Alors que la guerre continue au Mali,
les créanciers réclament le remboursement des dettes et instrumentalisent l’«
aide » pour leurs propres intérêts.
La guerre qui continue au Nord du Mali
n’a aucune incidence sur le comportement des créanciers qui continuent d’exiger
le remboursement de la dette malienne. Comble du cynisme : ces même créanciers
prétendent aider le Mali à se « reconstruire et se développer ». 3,25 milliards
d’euros (environ 2 128 milliards de FCFA) ont été ainsi promis en mai 2013 par
80 pays et 28 organisations internationales. Le 15 mai dernier, ils se sont
réunis à Bamako sous la coprésidence de la Commission européenne, de la France
et du Mali pour assurer le suivi de cette « aide ». Mais de quelle aide
parle-t-on ?
Sur les fonds déjà décaissés, les deux
tiers ont été utilisés au nom du Mali mais sans passer par le Trésor public
malien et sans qu’on connaisse sa destination ! De plus, cet argent utilisé
sans le consentement du peuple malien et qui a pu servir en partie des intérêts
privés constitue une dette à charge de la population. En effet, une partie de
cette prétendue « aide » est composée en partie de prêts qui augmentent donc la
dette du Mali. À titre d’exemple, 36% de l’ « aide » promise par la France
constitue des prêts sous conditions. Cette part s’élève même à 78% pour l’ «
aide » promise par la Banque mondiale et 100% pour le FMI !

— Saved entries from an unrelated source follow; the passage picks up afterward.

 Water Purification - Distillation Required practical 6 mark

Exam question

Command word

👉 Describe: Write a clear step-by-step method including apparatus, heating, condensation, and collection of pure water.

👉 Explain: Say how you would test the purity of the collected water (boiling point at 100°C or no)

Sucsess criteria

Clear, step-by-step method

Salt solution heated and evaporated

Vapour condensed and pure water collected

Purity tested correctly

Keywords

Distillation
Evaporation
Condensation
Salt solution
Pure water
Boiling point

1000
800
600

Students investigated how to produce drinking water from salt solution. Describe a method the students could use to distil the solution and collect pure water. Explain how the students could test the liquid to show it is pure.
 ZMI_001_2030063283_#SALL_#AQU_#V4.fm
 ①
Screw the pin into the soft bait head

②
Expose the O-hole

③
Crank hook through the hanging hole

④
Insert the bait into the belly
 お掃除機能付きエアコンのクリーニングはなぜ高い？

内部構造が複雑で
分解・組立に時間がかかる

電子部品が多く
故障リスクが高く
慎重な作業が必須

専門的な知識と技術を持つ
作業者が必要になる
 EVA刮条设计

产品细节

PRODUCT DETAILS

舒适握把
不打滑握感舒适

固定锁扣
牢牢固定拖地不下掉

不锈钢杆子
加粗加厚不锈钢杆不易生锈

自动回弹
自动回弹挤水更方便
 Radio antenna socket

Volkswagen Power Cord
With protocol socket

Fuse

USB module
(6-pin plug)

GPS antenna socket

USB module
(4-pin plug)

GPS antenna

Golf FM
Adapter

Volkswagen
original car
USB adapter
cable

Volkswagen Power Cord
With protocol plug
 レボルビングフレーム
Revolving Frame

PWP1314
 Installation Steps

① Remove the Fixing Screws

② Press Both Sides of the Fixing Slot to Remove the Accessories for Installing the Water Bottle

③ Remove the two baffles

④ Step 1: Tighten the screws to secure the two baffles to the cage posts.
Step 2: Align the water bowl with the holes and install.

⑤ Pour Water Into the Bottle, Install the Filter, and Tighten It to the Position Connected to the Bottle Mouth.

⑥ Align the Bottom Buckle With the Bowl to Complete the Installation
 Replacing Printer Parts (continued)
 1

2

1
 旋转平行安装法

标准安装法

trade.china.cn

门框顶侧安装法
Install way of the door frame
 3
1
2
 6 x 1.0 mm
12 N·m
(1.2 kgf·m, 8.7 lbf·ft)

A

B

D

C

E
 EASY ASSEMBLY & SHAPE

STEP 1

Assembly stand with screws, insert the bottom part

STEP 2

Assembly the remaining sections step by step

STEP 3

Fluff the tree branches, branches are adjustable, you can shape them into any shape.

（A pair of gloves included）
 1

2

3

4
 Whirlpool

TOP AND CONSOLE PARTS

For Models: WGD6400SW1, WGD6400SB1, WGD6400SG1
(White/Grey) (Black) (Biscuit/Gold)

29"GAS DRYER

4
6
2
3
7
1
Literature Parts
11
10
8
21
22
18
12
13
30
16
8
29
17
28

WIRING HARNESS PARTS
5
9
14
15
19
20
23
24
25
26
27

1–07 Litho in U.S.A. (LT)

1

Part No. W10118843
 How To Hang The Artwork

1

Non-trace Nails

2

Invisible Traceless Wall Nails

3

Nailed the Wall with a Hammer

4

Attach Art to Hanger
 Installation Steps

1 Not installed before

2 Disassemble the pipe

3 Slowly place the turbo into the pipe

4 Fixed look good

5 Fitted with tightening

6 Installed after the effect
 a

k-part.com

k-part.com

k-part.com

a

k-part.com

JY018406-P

La partie composée de dons est, quant à
elle, extrêmement critiquable puisque des dons ayant servi à financer des
projets déjà arrivés à leur terme comme la construction de la route
Tombouctou-Gomacoura, financée par l’Union européenne, sont comptabilisés une
deuxième fois dans ces 3,25 milliards d’euros d’« aide ».
Enfin, une partie de cette « aide »
repart directement dans les poches des créanciers étrangers car les autorités
maliennes se sont engagées en 2013 dans une lettre d’intention envoyée au FMI à
rembourser la dette en priorité. Soulignons que cette lettre d’intention a été
signée en pleine crise sécuritaire et qu’elle méprise les préoccupations de la
population. L’augmentation des revenus des travailleurs, la promotion des
industries nationales pour créer des emplois, l’accès aux services sociaux de
base de qualité, la promotion des énergies renouvelables devraient compter
parmi les priorités du gouvernement. Soulignons que l’obligation pour un État
de respecter des droits humains est une obligation supérieure à celle de
rembourser ses créanciers.
Pour le CADTM, cette lettre d’intention
dictée par le FMI est illégitime et ne doit pas donc pas être appliquée. D’une
part, elle viole les droits du peuple malien et d’autre part, elle ne repose
sur aucune légitimité démocratique puisqu’elle a été signée par un gouvernement
provisoire avec la complicité du FMI.
Rappelons que le FMI exerce une pression
constante sur le Gouvernement malien pour qu’il privatise l’énergie du Mali
(EDM) et augmente le coût de consommation pour les abonnés.
Épinglons également la schizophrénie de
cette organisation internationale qui, d’un côté, critique le fait que les
entreprises ne paient pas assez de taxes, et de l’autre, exigent du
gouvernement qu’il accorde des exonérations fiscales aux multinationales.
Enfin, il n’appartient pas au FMI
d’exiger la revente du nouvel avion présidentiel. Ce droit revient exclusivement
au peuple malien.
Le réseau CADTM exige :
• la fin des conditionnalités imposées
par les créanciers
• l’annulation sans condition de toutes
les dettes illégitimes comme celles qui ne servent pas les intérêts de
population et celles qui n’ont pas été approuvées par les élus ;
• que l’aide internationale soit
composée uniquement de dons
• la réelle implication des acteurs de
la société civile malienne dans la gestion des fonds
• que le budget de l’agriculture soit
consacré prioritairement aux besoins cruciaux des agricultures paysannes
vivrières occupant environ 95% des actifs agricoles. Ce modèle agricole
autonome reste le seul système agraire respectueux du climat et de
l’environnement et du droit à la vie pour tous – du vivre ensemble.